The FCA has set out in broad terms its proposals to include certification staff and other important individuals on the Public Register. The FCA plans to consult in summer 2018 on policy proposals.

 https://www.fca.org.uk/print/news/statements/fca-statement-proposals-introduce-public-register

BSB supporting guidance on implementing the certification regime and the BSB’s F&P assessment principles

The BSB has published:

  • Supporting guidance on implementing the certification regime
  • Supporting guidance to the BSB’s F&P assessment principles

Our briefing on the guidance can be read here.

SMCR implementation

The FCA has advised that implementation of the extension of the SMCR to FCA solo-regulated firms is expected to come into effect in mid to late 2019. Policy statements are expected in summer 2018. For insurers, implementation of the extended regime will be 10 December 2018.

Brexit

FCA: speech on withdrawal by Andrew Bailey

Andrew Bailey, Chief Executive of the FCA, has given a speech on Brexit transition and financial regulation. Bailey places emphasis on the importance of the transition or implementation period. A key issue is the need for continuing authorisation for firms which are undertaking cross-border business between the UK and the EU and for which their passporting rights would be lost on the UK leaving the EU. The best mitigation of risks in this case would be an agreement between the UK and the EU on the treatment of existing contracts which would enable firms to perform regulated activities.

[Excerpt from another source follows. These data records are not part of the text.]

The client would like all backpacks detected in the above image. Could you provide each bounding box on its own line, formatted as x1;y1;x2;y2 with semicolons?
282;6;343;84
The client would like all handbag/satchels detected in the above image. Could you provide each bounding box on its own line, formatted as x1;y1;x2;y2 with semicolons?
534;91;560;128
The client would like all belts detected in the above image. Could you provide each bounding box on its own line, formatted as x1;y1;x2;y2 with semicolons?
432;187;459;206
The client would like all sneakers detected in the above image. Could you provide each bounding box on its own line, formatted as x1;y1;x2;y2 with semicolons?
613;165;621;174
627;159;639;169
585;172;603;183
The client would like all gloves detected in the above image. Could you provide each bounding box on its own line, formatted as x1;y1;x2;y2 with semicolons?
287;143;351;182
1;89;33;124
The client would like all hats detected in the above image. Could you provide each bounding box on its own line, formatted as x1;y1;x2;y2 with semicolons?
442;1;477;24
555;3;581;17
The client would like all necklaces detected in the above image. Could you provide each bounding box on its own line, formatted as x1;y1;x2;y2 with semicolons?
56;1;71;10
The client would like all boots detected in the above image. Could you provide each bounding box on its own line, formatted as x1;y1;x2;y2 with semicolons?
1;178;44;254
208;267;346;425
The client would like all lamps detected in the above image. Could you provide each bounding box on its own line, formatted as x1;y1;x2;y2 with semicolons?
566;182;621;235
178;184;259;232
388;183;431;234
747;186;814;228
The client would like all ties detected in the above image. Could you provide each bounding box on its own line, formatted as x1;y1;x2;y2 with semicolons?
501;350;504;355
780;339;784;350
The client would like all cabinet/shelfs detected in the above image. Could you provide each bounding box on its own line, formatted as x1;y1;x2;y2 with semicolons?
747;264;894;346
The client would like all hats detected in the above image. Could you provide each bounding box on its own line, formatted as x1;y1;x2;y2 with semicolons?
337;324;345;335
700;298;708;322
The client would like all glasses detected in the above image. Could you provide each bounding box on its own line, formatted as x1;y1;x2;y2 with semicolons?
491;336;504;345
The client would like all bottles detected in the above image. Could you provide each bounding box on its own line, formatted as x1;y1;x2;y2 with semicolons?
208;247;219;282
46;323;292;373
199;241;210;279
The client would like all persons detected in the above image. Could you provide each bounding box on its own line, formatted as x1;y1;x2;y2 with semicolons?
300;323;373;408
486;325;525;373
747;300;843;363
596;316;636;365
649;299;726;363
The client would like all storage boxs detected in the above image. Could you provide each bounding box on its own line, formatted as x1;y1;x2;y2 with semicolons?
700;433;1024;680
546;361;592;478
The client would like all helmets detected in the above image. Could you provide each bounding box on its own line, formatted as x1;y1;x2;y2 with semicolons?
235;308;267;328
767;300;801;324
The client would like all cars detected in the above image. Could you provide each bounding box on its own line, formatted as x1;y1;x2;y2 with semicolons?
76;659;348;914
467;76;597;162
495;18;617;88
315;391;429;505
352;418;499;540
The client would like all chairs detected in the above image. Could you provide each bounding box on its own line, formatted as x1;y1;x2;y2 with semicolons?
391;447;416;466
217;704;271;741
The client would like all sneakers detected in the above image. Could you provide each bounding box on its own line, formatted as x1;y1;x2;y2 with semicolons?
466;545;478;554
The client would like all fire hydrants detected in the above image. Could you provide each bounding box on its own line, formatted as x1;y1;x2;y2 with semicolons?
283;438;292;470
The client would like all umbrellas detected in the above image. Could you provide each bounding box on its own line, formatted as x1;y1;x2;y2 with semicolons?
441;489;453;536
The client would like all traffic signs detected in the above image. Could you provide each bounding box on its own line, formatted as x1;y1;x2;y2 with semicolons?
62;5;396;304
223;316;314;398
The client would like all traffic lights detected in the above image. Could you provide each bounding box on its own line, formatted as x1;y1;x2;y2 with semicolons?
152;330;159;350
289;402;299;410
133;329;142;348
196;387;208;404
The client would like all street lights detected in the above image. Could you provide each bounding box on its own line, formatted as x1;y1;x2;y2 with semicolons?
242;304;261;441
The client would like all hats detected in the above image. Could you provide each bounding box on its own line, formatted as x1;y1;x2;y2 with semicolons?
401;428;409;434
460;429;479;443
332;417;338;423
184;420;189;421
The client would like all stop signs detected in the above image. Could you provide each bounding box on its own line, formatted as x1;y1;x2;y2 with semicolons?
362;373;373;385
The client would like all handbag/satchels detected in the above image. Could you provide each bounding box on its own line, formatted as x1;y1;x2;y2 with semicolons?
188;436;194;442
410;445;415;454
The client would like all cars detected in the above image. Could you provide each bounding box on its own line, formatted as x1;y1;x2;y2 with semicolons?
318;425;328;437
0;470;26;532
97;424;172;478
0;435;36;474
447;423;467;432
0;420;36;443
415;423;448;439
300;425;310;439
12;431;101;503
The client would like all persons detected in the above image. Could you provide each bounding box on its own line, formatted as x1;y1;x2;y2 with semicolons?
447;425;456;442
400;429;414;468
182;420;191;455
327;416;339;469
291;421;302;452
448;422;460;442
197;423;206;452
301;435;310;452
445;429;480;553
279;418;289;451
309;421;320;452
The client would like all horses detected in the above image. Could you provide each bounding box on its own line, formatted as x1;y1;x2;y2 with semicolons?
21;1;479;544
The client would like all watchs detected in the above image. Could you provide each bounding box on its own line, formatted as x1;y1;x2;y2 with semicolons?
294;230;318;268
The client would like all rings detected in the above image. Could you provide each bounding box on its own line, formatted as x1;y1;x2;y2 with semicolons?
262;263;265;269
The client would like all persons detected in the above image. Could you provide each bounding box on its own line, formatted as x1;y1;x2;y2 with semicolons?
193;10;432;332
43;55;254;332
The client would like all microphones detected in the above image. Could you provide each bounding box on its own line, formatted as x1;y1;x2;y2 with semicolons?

Bailey’s speech can be read here.

PRA letter on firms’ preparations for the UK’s withdrawal from the EU

Sam Woods, deputy governor of the PRA, has written to firms on their preparations for withdrawal from the EU. The Bank of England welcomes the transition period until the end of 2020 and has made clear that it would be difficult, ahead of March 2019, for all firms to have completed all necessary steps to mitigate the risks to the provision of financial services in the EU and UK.

Woods’ letter can be read here.

Investment Association: Brexit and asset management

The Investment Association has published a document calling for a broad and special partnership between the UK and the EU, ‘Beyond Brexit: a new partnership with the EU for the asset management industry’. The paper sets out the IA’s priorities for the next phase of the Brexit negotiations.

You can read the IA’s paper here.

Conduct and Culture

Banking Standards Board Annual Review 2017/2018

The Banking Standards Board has published its annual review for 2017/18. In 2017, the BSB conducted the largest ever survey of behaviour, competence and culture. The review summarises the key findings of the survey. The BSB’s research provides evidence to suggest that:

  • People are more likely to believe that their organisation lives its values if they observe their firm doing the same and where they see the firm acting in the interests of its customers or clients
  • Employees’ perceptions of whether they and their colleagues are treated fairly and with respect are strongly associated with their wellbeing
  • While some employees do not speak up because they fear negative consequences, a belief that nothing will be done to address their concerns is an equally important barrier

https://www.bankingstandardsboard.org.uk/pdf/banking-standards-annual-review-2017-2018.pdf

Transforming culture in financial services

The FCA has published a discussion paper on ‘transforming culture in financial services’.

The discussion paper consists of a collection of 28 essays and is intended to provide a basis for further debate. No formal feedback is requested.

The keynote is that there is no ‘one size fits all’ approach. However the FCA emphasises that two fundamental concepts underpin its thinking about culture and regulation. The first is that regulation has to hold the individual as well as the firm to account. The second is that leaders can manage culture even if they cannot measure it very well. The FCA emphasises that firms’ culture is a priority for the FCA. From start-ups to large firms clear accountability is fundamental.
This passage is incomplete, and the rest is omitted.